Cette hausse est attribuable au financement du déficit budgétaire (11 015 MDT) et en raison de l’impact des taux de change (650 MDT), précise le rapport du ministère relatif au projet de budget de l’État pour l’année 2026. A la fin de l’année 2026, la dette de l’État devrait atteindre 83,41 % du Produit Intérieur Brut (PIB), contre 84,02 % prévus pour l’année 2025 et 84,9 % enregistrés en 2024. A titre de comparaison, la dette publique de la France représente 115,6 % du PIB à la fin du deuxième trimestre 2025, un record, celle de l’Algérie 50 % du PIB en 2024, et celle du Maroc s’est stabilisée autour de 70 % en 2024. En crise historique, la dette publique du Japon est d’environ 235 % à 260 % de son PIB, selon les estimations récentes. Il s’agit du ratio le plus élevé parmi les pays développés.
Selon les prévisions de financement extérieur pour 2025-2026, l’impact de la hausse des taux de change sur le volume de la dette de l’État est estimé à raison d’une augmentation de 0,01 dinar pour les cours du dollar et de l’euro, et de 0,1 dinar pour le cours de 1000 yens japonais, ajoute la même source. Globalement, une hausse de 1 % des taux de change des devises étrangères par rapport au dinar, selon les prévisions établies pour fin 2026, entraînerait une augmentation du volume de la dette de l’État d’environ 593 MD, soit 0,32 % du Produit Intérieur Brut.
Impact limité de l’embellie sur l’économie réelle
D’un point de vue strictement comptable, la baisse du stock de dette peut résulter de plusieurs facteurs techniques : remboursements anticipés, moindres tirages sur les lignes de crédit, ou encore variation du taux de change entre le dinar et les principales devises de financement. Autrement dit, il ne s’agit pas forcément d’une baisse structurelle liée à une amélioration de la croissance ou à une réduction du déficit budgétaire.

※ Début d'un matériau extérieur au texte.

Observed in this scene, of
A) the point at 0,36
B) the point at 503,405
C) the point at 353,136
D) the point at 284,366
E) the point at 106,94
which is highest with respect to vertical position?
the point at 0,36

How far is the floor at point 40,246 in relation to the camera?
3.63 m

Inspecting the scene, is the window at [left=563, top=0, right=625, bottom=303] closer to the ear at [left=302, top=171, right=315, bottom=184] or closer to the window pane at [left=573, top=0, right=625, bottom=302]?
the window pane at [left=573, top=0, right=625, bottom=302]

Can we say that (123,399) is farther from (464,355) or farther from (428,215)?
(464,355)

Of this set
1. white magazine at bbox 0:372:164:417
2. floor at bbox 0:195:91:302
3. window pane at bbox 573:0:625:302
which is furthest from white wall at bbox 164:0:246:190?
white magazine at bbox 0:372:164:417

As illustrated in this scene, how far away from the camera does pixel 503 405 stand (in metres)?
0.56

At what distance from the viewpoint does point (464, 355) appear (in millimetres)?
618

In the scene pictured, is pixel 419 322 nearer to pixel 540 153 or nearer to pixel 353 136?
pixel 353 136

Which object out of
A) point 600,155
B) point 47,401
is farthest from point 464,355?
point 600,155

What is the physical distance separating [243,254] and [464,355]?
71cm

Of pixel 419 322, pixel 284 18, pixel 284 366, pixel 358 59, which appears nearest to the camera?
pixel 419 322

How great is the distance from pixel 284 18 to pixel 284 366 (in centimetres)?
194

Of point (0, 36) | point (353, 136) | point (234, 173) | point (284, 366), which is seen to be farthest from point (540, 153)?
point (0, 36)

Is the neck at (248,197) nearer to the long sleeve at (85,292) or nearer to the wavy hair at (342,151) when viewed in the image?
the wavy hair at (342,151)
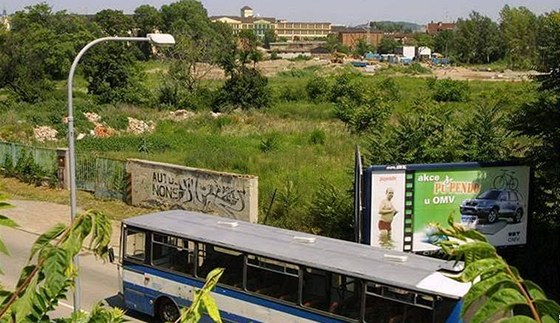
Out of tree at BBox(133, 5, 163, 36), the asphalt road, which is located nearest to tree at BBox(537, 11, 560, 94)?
the asphalt road

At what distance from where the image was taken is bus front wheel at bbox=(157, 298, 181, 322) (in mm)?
15111

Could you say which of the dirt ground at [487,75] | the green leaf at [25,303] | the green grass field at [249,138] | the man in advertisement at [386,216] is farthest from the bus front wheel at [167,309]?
the dirt ground at [487,75]

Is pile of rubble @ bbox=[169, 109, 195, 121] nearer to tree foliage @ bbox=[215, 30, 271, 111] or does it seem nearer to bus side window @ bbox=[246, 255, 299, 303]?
tree foliage @ bbox=[215, 30, 271, 111]

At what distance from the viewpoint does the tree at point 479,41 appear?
12419 centimetres

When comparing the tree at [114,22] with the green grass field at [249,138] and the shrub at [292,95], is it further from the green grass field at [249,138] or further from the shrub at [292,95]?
the green grass field at [249,138]

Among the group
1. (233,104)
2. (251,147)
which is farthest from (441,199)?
(233,104)

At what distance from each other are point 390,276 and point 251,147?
72.9 feet

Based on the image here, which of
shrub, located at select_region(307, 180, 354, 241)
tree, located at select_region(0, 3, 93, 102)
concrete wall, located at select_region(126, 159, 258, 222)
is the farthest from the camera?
tree, located at select_region(0, 3, 93, 102)

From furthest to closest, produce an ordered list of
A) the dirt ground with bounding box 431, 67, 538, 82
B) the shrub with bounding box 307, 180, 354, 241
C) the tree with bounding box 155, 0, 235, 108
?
the dirt ground with bounding box 431, 67, 538, 82
the tree with bounding box 155, 0, 235, 108
the shrub with bounding box 307, 180, 354, 241

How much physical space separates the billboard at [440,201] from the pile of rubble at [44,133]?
1031 inches

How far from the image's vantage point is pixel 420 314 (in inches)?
450

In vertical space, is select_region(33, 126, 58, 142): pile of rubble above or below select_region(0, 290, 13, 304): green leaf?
below

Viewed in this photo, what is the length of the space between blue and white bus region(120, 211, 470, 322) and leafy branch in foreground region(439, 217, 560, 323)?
703 centimetres

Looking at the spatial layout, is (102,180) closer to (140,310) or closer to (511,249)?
(140,310)
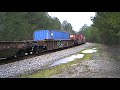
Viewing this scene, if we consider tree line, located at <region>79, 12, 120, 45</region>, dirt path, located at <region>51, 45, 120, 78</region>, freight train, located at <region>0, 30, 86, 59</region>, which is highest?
tree line, located at <region>79, 12, 120, 45</region>

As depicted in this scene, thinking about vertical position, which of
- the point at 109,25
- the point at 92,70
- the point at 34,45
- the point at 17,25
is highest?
the point at 17,25

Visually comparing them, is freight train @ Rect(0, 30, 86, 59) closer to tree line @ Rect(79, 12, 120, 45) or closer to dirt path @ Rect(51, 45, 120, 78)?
dirt path @ Rect(51, 45, 120, 78)

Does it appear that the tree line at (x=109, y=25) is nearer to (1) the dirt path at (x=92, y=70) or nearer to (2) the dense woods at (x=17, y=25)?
(2) the dense woods at (x=17, y=25)

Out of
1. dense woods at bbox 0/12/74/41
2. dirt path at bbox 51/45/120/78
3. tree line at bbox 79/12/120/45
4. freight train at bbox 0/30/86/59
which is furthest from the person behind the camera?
dense woods at bbox 0/12/74/41

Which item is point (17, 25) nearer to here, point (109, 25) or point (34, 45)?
point (109, 25)

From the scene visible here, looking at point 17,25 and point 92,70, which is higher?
point 17,25

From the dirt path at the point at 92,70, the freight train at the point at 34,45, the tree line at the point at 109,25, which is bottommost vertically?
the dirt path at the point at 92,70

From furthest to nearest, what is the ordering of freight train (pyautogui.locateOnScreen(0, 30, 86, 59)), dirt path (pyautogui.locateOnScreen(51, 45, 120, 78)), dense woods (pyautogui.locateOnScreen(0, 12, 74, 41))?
dense woods (pyautogui.locateOnScreen(0, 12, 74, 41)) < freight train (pyautogui.locateOnScreen(0, 30, 86, 59)) < dirt path (pyautogui.locateOnScreen(51, 45, 120, 78))

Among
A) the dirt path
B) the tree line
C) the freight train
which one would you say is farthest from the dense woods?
the dirt path

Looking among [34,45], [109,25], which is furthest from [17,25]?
[34,45]

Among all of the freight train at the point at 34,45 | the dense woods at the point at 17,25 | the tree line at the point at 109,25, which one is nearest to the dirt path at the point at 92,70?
the freight train at the point at 34,45
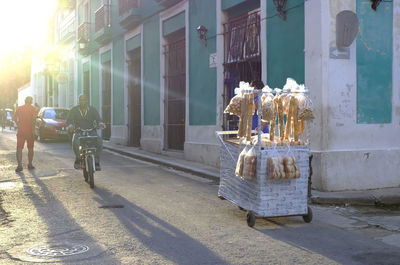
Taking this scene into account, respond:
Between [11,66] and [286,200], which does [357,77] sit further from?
[11,66]

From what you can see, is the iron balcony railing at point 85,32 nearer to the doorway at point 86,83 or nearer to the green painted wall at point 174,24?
the doorway at point 86,83

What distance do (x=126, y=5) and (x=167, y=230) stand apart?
14935mm

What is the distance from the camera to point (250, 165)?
6.09 meters

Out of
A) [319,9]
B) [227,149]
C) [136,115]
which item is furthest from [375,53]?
[136,115]

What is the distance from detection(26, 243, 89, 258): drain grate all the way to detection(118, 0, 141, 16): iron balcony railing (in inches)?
579

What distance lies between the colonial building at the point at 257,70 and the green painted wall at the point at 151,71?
0.12 feet

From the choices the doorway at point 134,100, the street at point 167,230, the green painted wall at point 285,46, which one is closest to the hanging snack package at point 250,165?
the street at point 167,230

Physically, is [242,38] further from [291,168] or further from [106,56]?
[106,56]

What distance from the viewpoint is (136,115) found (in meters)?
19.8

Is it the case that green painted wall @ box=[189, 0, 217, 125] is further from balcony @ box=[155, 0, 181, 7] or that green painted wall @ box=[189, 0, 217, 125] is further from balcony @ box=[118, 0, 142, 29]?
balcony @ box=[118, 0, 142, 29]

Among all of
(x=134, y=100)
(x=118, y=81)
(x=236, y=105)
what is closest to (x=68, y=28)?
(x=118, y=81)

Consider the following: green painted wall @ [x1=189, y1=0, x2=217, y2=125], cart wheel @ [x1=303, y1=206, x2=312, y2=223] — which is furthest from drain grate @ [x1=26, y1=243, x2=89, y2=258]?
green painted wall @ [x1=189, y1=0, x2=217, y2=125]

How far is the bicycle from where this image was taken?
30.4ft

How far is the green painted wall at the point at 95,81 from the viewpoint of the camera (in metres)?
25.0
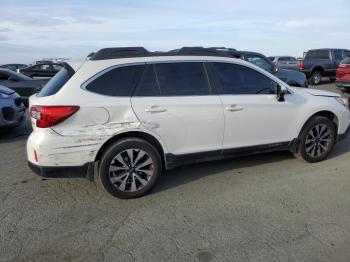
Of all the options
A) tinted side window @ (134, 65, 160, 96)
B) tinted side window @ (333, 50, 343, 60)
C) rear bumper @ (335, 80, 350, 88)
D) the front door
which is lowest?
rear bumper @ (335, 80, 350, 88)

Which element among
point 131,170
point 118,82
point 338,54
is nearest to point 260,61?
point 118,82

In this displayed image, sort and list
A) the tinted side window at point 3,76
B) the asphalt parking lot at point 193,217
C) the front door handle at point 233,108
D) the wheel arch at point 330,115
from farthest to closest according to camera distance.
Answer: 1. the tinted side window at point 3,76
2. the wheel arch at point 330,115
3. the front door handle at point 233,108
4. the asphalt parking lot at point 193,217

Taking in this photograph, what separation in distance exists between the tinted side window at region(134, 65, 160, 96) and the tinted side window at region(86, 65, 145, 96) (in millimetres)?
62

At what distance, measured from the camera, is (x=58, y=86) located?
14.2ft

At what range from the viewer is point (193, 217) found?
13.0 feet

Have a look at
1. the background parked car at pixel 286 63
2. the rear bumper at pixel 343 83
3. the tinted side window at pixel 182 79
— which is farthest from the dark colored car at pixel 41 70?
the tinted side window at pixel 182 79

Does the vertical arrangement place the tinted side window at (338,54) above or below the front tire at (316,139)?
above

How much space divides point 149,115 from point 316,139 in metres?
2.69

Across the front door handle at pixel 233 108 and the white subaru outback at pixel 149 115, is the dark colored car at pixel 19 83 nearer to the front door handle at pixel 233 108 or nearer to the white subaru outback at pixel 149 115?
the white subaru outback at pixel 149 115

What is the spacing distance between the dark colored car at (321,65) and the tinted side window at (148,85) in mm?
16236

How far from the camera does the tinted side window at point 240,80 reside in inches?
193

La Tunisie reste en effet confrontée à une situation budgétaire fragile, marquée par un besoin de financement élevé et une dépendance persistante aux ressources extérieures. Le recul du recours à l’endettement extérieur s’explique en réalité davantage par la difficulté d’accès aux marchés internationaux, dans un contexte de dégradation du rating souverain, bien que cette tendance s’inverse récemment, et de négociations toujours bloquées avec le Fonds monétaire international (FMI). Autrement dit, si la dette baisse, c’est aussi et surtout parce que le pays emprunte moins faute de partenaires disposés à le financer, et a recours à l’endettement intérieur notamment auprès de sa propre Banque centrale, en sus des banques privées tunisiennes.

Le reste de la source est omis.